Features

The core principle of HypoFuzz is that it should be effortless to adopt: if you have Hypothesis tests, everything else is automatic. If you’re curious about what that “everything else” involves, this page is for you.

Collecting tests

HypoFuzz uses pytest to collect the test functions to fuzz, with almost identical command-line interfaces. If you’re using pytest ... to run your tests, hypothesis fuzz -- ... will fuzz them.

Note that tests which use pytest fixtures, including autouse fixtures, are not collected as they may behave differently outside of the pytest runtime. We recommend using a context manager and the with statement instead.

Support for other test runners, such as unittest, is on our roadmap.

Execution model

HypoFuzz runs as one or more worker processes, by default one per available core, and an additional process serving the live dashboard as a website.

In each worker process, HypoFuzz prioritizes tests which discover new coverage, which maximises the rate of discovery and therefore minimises the time taken to cover each branch in your code. This adaptive approach is one of HypoFuzz’s advantages over other fuzzing workflows - and the reason you can apply it to a whole test suite at a time.

HypoFuzz dashboard

The HypoFuzz dashboard - online demo here shows the current state of the fuzzing campaign overall, with a sub-page for each test to show more information.

Fuzzer details

HypoFuzz is, compared to other fuzzers in the literature, a bizzare mixture of every technique that seems to work. Instead of being based on “one brilliant idea” (oversimplifying, AFL = “coverage-guided mutation”, [BohmePhamRoychoudhury19] = “bias towards rare branches”, etc.), we have a single simple goal: fuzzing your property-based test suite should be effortless.

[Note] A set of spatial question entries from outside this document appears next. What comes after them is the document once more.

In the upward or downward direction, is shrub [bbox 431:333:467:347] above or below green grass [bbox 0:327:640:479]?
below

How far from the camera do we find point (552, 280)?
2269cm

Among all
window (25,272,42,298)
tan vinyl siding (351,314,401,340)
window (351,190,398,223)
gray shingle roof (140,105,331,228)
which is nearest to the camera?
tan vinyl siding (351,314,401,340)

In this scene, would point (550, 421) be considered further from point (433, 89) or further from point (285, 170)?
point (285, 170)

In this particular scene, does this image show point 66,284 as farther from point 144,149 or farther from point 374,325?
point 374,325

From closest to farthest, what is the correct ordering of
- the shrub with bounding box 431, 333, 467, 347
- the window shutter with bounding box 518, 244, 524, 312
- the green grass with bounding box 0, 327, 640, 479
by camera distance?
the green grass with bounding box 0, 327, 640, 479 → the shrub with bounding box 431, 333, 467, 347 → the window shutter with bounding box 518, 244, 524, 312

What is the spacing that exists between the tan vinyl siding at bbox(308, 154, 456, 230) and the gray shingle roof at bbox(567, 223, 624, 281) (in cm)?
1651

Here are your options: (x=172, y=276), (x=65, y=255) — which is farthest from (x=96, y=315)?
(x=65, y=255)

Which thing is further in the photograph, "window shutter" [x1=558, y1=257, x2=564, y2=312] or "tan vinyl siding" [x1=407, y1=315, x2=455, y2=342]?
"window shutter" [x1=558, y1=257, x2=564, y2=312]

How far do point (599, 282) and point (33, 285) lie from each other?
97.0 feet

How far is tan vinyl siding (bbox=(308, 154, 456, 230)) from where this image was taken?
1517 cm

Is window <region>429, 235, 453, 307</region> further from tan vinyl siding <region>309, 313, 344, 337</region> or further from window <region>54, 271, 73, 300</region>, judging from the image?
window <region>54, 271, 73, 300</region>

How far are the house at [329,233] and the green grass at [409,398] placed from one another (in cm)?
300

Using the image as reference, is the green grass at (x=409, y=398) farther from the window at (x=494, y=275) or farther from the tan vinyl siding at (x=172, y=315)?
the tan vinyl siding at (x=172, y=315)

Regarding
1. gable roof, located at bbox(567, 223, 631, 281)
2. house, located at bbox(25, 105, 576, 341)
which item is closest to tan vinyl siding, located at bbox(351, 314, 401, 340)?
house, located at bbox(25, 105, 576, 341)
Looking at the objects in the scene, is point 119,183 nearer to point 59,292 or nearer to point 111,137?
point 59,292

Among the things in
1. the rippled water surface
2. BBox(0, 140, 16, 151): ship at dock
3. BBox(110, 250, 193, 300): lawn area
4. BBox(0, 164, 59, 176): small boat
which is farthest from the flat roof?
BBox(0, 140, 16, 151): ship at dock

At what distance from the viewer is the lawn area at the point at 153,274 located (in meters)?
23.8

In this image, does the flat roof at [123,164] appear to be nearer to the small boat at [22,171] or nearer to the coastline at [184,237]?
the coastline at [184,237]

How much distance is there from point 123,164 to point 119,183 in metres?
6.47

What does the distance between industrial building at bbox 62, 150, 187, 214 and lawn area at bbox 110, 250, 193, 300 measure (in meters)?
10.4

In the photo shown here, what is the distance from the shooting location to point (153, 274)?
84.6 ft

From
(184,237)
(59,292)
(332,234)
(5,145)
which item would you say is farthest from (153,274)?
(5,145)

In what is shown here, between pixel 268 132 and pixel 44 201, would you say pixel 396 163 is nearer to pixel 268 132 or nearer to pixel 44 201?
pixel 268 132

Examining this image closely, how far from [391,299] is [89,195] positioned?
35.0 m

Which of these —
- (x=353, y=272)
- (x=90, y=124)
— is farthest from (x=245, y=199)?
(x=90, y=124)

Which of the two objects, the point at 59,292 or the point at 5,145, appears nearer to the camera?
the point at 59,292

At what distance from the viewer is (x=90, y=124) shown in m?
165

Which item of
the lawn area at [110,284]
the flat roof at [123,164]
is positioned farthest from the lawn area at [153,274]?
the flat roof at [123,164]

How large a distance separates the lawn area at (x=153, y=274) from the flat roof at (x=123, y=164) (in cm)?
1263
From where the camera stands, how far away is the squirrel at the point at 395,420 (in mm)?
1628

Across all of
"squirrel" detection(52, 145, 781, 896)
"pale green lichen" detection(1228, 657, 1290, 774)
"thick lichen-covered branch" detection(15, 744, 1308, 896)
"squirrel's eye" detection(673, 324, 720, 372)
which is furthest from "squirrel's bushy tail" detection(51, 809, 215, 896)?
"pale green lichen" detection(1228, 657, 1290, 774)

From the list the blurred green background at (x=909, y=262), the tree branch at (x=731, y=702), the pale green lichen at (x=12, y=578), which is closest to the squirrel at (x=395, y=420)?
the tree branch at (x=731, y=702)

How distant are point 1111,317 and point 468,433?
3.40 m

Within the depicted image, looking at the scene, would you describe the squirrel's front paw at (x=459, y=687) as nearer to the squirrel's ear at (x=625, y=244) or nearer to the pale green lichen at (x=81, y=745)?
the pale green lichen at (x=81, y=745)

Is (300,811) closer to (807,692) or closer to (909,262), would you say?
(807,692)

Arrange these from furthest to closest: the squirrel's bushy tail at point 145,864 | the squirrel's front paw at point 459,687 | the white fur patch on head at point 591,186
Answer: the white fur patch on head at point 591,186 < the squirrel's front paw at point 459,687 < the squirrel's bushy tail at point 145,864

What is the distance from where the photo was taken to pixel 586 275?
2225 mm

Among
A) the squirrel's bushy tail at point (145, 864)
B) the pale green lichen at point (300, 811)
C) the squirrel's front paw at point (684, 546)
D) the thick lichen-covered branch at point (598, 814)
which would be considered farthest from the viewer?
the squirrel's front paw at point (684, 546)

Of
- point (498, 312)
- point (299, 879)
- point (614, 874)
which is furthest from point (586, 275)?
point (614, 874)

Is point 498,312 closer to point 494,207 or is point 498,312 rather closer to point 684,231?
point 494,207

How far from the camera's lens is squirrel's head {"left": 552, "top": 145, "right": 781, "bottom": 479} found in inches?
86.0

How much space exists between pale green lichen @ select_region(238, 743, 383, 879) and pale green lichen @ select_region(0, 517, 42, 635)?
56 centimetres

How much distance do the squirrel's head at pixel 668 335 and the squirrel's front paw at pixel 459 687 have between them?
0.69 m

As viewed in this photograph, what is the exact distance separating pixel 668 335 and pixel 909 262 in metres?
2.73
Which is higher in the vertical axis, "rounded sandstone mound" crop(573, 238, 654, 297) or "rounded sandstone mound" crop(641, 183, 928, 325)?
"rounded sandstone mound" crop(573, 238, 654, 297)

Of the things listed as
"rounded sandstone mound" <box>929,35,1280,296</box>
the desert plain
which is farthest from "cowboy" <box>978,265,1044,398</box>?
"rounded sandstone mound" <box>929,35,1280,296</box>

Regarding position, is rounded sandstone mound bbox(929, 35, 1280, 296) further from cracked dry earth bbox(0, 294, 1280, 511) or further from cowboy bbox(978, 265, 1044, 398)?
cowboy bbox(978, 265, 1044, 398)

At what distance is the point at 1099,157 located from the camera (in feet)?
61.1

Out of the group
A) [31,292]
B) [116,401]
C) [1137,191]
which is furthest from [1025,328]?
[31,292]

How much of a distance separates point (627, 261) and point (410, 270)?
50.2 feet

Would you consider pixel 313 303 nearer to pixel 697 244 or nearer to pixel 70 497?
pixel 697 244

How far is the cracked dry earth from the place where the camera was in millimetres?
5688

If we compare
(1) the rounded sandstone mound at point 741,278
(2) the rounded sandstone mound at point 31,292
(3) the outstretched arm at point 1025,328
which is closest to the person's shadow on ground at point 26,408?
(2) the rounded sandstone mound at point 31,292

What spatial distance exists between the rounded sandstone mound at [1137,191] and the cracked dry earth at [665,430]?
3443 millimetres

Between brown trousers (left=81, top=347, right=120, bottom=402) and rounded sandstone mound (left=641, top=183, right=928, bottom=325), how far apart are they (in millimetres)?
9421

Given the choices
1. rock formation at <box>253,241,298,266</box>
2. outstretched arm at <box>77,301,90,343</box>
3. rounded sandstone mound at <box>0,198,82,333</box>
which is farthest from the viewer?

Because HypoFuzz is designed to exploit features that already exist in Hypothesis, you can write tests which are designed to be fuzzed, but idiomatic @given tests already work just fine.

Basic design

It’s a standard feedback-directed greybox fuzzer. The interesting parts are

  1. HypoFuzz tests Python code, not native executables

  2. we exploit property-based tests to detect semantic bugs, not just crashes

  3. we use Hypothesis to generate highly-structured and typically valid data

  4. we leverage a wider variety of feedbacks than most fuzzers

  5. we fuzz very many more targets than most fuzzing campaigns

Corpus distillation

We exploit Hypothesis’ world-class test-case reduction logic (“shrinking”) to maintain a seed pool of minimal covering examples for each branch - or other reason to retain a seed.

Those other reasons include user-defined labels via hypothesis.event(), real-valued metrics with hypothesis.target(), and more to come.

Mutation logic

The mutation logic is minimum-viable at the moment. It works shockingly well, thanks to Hypothesis’ input structure, but substantial improvements are on the roadmap.

Ensemble fuzzing

HypoFuzz natively supports ensemble fuzzing [CJM+19], by periodically loading any new examples from the database. This works in --unsafe mode, where each test function might run in multiple fuzzer processes at the same time, and with other fuzzer tools leveraging e.g. the .hypothesis.fuzz_one_input hook.

Ensemble fuzzing can also be modelled as a mixture of the ensembled behaviours, and HypoFuzz therefore attempts to run an adaptive mixture of all the useful behaviours we can implement. To the extent that this works, we get the benefits of ensembling and consume the minimum possible resources to required to do so.